[Earlier today, the blog ran a 1949 profile of NBA pioneer Eddie Gottlieb. Now fast forward just one year. Gotty offered this bold prediction in the 1950 Dell Basketball Magazine: the demise of the 5-foot-11 and under player in basketball. Yes, the end of those scampering Lilliputians who once called the (set) shots in pro basketball. Gotty’s perspective alone—those 6 feet to 6-feet-5 represent abnormally tall figures, and this basketball demographic was growing more athletic by the year—is worth the read. Basketball history. of course, affirms that Gotty was definitely on to something. Gotty was also partly correct about the near-extinction of the little guy in basketball relative to yesteryear. Fortunately for the game, he may have overstated his case.

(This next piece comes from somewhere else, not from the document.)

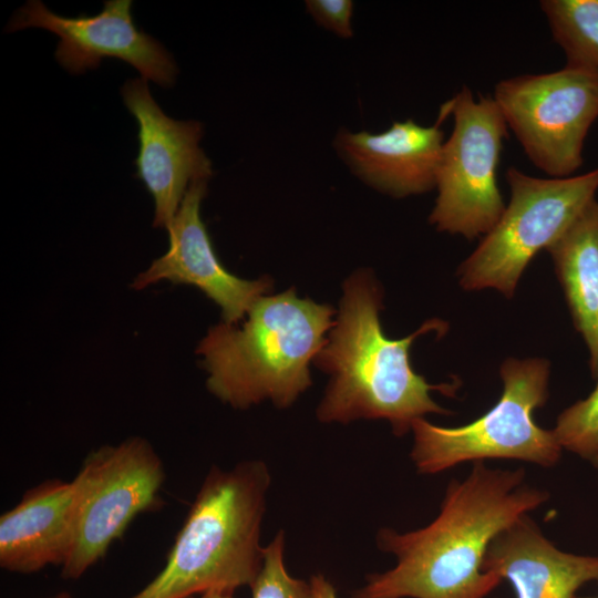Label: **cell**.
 <instances>
[{"label":"cell","instance_id":"obj_1","mask_svg":"<svg viewBox=\"0 0 598 598\" xmlns=\"http://www.w3.org/2000/svg\"><path fill=\"white\" fill-rule=\"evenodd\" d=\"M548 498V492L525 484L523 468L474 462L464 480L448 483L429 525L405 533L378 530V549L394 555L396 564L367 575L349 598H485L502 581L483 569L491 542Z\"/></svg>","mask_w":598,"mask_h":598},{"label":"cell","instance_id":"obj_2","mask_svg":"<svg viewBox=\"0 0 598 598\" xmlns=\"http://www.w3.org/2000/svg\"><path fill=\"white\" fill-rule=\"evenodd\" d=\"M381 308L382 290L370 271H355L344 281L338 317L313 360L330 375L316 414L322 423L383 419L402 436L425 414H452L431 392L454 396L458 383L431 384L410 362L413 341L432 330L442 336L446 322L431 319L406 338L389 339L380 322Z\"/></svg>","mask_w":598,"mask_h":598},{"label":"cell","instance_id":"obj_3","mask_svg":"<svg viewBox=\"0 0 598 598\" xmlns=\"http://www.w3.org/2000/svg\"><path fill=\"white\" fill-rule=\"evenodd\" d=\"M334 310L293 289L262 296L241 324L212 327L198 344L208 391L235 409L269 400L283 409L311 385L309 364L326 343Z\"/></svg>","mask_w":598,"mask_h":598},{"label":"cell","instance_id":"obj_4","mask_svg":"<svg viewBox=\"0 0 598 598\" xmlns=\"http://www.w3.org/2000/svg\"><path fill=\"white\" fill-rule=\"evenodd\" d=\"M270 483L261 460L230 470L213 466L164 568L131 598H188L250 587L262 561L260 532Z\"/></svg>","mask_w":598,"mask_h":598},{"label":"cell","instance_id":"obj_5","mask_svg":"<svg viewBox=\"0 0 598 598\" xmlns=\"http://www.w3.org/2000/svg\"><path fill=\"white\" fill-rule=\"evenodd\" d=\"M550 364L546 359H506L499 369L503 392L497 403L475 421L440 426L414 421L410 457L420 474H436L464 462L518 460L551 467L563 447L553 430L534 420L548 399Z\"/></svg>","mask_w":598,"mask_h":598},{"label":"cell","instance_id":"obj_6","mask_svg":"<svg viewBox=\"0 0 598 598\" xmlns=\"http://www.w3.org/2000/svg\"><path fill=\"white\" fill-rule=\"evenodd\" d=\"M509 200L476 249L460 265L464 290L495 289L513 298L526 266L595 199L598 167L565 178H540L511 166Z\"/></svg>","mask_w":598,"mask_h":598},{"label":"cell","instance_id":"obj_7","mask_svg":"<svg viewBox=\"0 0 598 598\" xmlns=\"http://www.w3.org/2000/svg\"><path fill=\"white\" fill-rule=\"evenodd\" d=\"M448 103L454 125L443 144L429 220L439 231L472 240L486 235L506 206L497 168L508 127L493 97L476 100L467 86Z\"/></svg>","mask_w":598,"mask_h":598},{"label":"cell","instance_id":"obj_8","mask_svg":"<svg viewBox=\"0 0 598 598\" xmlns=\"http://www.w3.org/2000/svg\"><path fill=\"white\" fill-rule=\"evenodd\" d=\"M164 480L161 458L142 437L92 451L71 481L73 544L62 577L76 579L103 558L137 514L155 508Z\"/></svg>","mask_w":598,"mask_h":598},{"label":"cell","instance_id":"obj_9","mask_svg":"<svg viewBox=\"0 0 598 598\" xmlns=\"http://www.w3.org/2000/svg\"><path fill=\"white\" fill-rule=\"evenodd\" d=\"M493 100L535 167L550 178L581 167L587 134L598 118V73L570 68L497 82Z\"/></svg>","mask_w":598,"mask_h":598},{"label":"cell","instance_id":"obj_10","mask_svg":"<svg viewBox=\"0 0 598 598\" xmlns=\"http://www.w3.org/2000/svg\"><path fill=\"white\" fill-rule=\"evenodd\" d=\"M131 9V0H109L96 16L70 18L31 0L13 16L7 31L38 27L55 33L60 38L55 59L73 74L96 69L102 60L113 58L134 66L145 80L164 87L174 85V59L157 40L137 30Z\"/></svg>","mask_w":598,"mask_h":598},{"label":"cell","instance_id":"obj_11","mask_svg":"<svg viewBox=\"0 0 598 598\" xmlns=\"http://www.w3.org/2000/svg\"><path fill=\"white\" fill-rule=\"evenodd\" d=\"M121 94L138 124L136 176L154 199L153 225L168 230L189 185L208 181L213 174L210 159L199 146L203 125L168 117L143 78L126 81Z\"/></svg>","mask_w":598,"mask_h":598},{"label":"cell","instance_id":"obj_12","mask_svg":"<svg viewBox=\"0 0 598 598\" xmlns=\"http://www.w3.org/2000/svg\"><path fill=\"white\" fill-rule=\"evenodd\" d=\"M206 193L207 181L189 185L168 228L167 252L140 274L132 287L141 290L161 280L193 285L220 307L225 323L238 324L272 282L238 278L221 265L200 217Z\"/></svg>","mask_w":598,"mask_h":598},{"label":"cell","instance_id":"obj_13","mask_svg":"<svg viewBox=\"0 0 598 598\" xmlns=\"http://www.w3.org/2000/svg\"><path fill=\"white\" fill-rule=\"evenodd\" d=\"M450 115L446 101L434 125L408 118L377 134L340 128L333 148L349 171L377 192L394 198L425 194L436 187L445 141L441 124Z\"/></svg>","mask_w":598,"mask_h":598},{"label":"cell","instance_id":"obj_14","mask_svg":"<svg viewBox=\"0 0 598 598\" xmlns=\"http://www.w3.org/2000/svg\"><path fill=\"white\" fill-rule=\"evenodd\" d=\"M483 569L508 580L516 598H575L580 587L598 582V556L560 550L527 514L491 542Z\"/></svg>","mask_w":598,"mask_h":598},{"label":"cell","instance_id":"obj_15","mask_svg":"<svg viewBox=\"0 0 598 598\" xmlns=\"http://www.w3.org/2000/svg\"><path fill=\"white\" fill-rule=\"evenodd\" d=\"M74 493L71 482L47 480L29 488L0 517V566L32 574L62 566L73 544Z\"/></svg>","mask_w":598,"mask_h":598},{"label":"cell","instance_id":"obj_16","mask_svg":"<svg viewBox=\"0 0 598 598\" xmlns=\"http://www.w3.org/2000/svg\"><path fill=\"white\" fill-rule=\"evenodd\" d=\"M574 326L598 379V202L592 199L547 248Z\"/></svg>","mask_w":598,"mask_h":598},{"label":"cell","instance_id":"obj_17","mask_svg":"<svg viewBox=\"0 0 598 598\" xmlns=\"http://www.w3.org/2000/svg\"><path fill=\"white\" fill-rule=\"evenodd\" d=\"M539 7L565 65L598 73V0H542Z\"/></svg>","mask_w":598,"mask_h":598},{"label":"cell","instance_id":"obj_18","mask_svg":"<svg viewBox=\"0 0 598 598\" xmlns=\"http://www.w3.org/2000/svg\"><path fill=\"white\" fill-rule=\"evenodd\" d=\"M553 432L563 448L598 468V383L587 398L557 416Z\"/></svg>","mask_w":598,"mask_h":598},{"label":"cell","instance_id":"obj_19","mask_svg":"<svg viewBox=\"0 0 598 598\" xmlns=\"http://www.w3.org/2000/svg\"><path fill=\"white\" fill-rule=\"evenodd\" d=\"M283 553L285 532L280 529L264 547L261 567L250 585L251 598H313L310 581L287 571Z\"/></svg>","mask_w":598,"mask_h":598},{"label":"cell","instance_id":"obj_20","mask_svg":"<svg viewBox=\"0 0 598 598\" xmlns=\"http://www.w3.org/2000/svg\"><path fill=\"white\" fill-rule=\"evenodd\" d=\"M305 7L308 14L318 25L341 39L353 38V1L307 0Z\"/></svg>","mask_w":598,"mask_h":598},{"label":"cell","instance_id":"obj_21","mask_svg":"<svg viewBox=\"0 0 598 598\" xmlns=\"http://www.w3.org/2000/svg\"><path fill=\"white\" fill-rule=\"evenodd\" d=\"M313 598H338L333 585L321 574L310 578Z\"/></svg>","mask_w":598,"mask_h":598},{"label":"cell","instance_id":"obj_22","mask_svg":"<svg viewBox=\"0 0 598 598\" xmlns=\"http://www.w3.org/2000/svg\"><path fill=\"white\" fill-rule=\"evenodd\" d=\"M234 592L210 590L200 595V598H234Z\"/></svg>","mask_w":598,"mask_h":598},{"label":"cell","instance_id":"obj_23","mask_svg":"<svg viewBox=\"0 0 598 598\" xmlns=\"http://www.w3.org/2000/svg\"><path fill=\"white\" fill-rule=\"evenodd\" d=\"M48 598H72V597L69 592L63 591Z\"/></svg>","mask_w":598,"mask_h":598},{"label":"cell","instance_id":"obj_24","mask_svg":"<svg viewBox=\"0 0 598 598\" xmlns=\"http://www.w3.org/2000/svg\"><path fill=\"white\" fill-rule=\"evenodd\" d=\"M575 598H598V597H575Z\"/></svg>","mask_w":598,"mask_h":598}]
</instances>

Since this article appeared in 1950, Lord knows there have been plenty of scampering, undersized guards who have left their mark on the record books. And now, here’s Gotty.]
The day is not far off when the small man will be practically an unknown quantity in basketball. Day by day, the importance of the big man is becoming stronger, and coaches are concentrating on the biggest men they can get.
Of course, you may ask, what is meant by a little man? As I see it, he is a player 5’ 10” or under. Basketball players of this size have been playmakers and “set” shots of their respective teams from time immemorial.
In recent years, however, the human race as a whole has been getting taller, and boys 6 feet tall and upwards to about 6 feet 4 inches have been developing themselves as outside shots and playmakers, so that the little man has lost his virtual monopoly on this style of play.
In the pro ranks especially, where the coach can pick his material, he prefers the big man who can do these things to the little man, for a great number of reasons. Chief among these is the fact that all pro teams have four or five big men who can play the pivot, and whenever the opposition uses a small man, his opponent will immediately take the pivot position, and take advantage of his greater height. This can prove very disastrous and has often done so.
Furthermore, the game today puts a premium on big men, because it is absolutely essential to get rebounds, and a small man has very little chance to do this against players four to eight inches taller.
Of course, in college basketball, where the coach has a limited number of capable players, he will always use a good small man if he has one, because he may be the only good outside shot and playmaker on the entire squad. Also, the fear that the other coach may use all pivot men does not exist, as the colleges are lucky to have one or two capable pivoteers, let alone four or five.
Speed and deception, once the sole property of little men, is now the stock in trade of the 6 footer and 6 foot 4 inch player. The bigger men can do everything the small man can do, and, with the added height, are more valuable, both offensively and defensively. So, the big question arises: why use a small man when you can get a bigger man to do the same job in a more capable manner?
What small man can outspeed or make better plays than 6’ 4” Howie Dallmar, former Warrior star, 6’ 1” Bob Davies of the Rochester Royals, 6’ 5” Jim Pollard of the Minneapolis Lakers, 6’ 1” Max Zaslofsky of the Chicago Stags, 6’ 1” John Logan of the St. Louis Bombers, and a host of others? And most of these boys are excellent outside shooters and great rebounders.
These are the players the pro coaches and scouts are looking for, and the college boys know it. So the bigger boys are trying to develop their skill along the necessary lines. With their development, the coaches will always prefer the bigger men, until the small man is finally practically eliminated.
It is my belief and conviction that in basketball, the same as every other sport—a good big man will always outplay a good little man.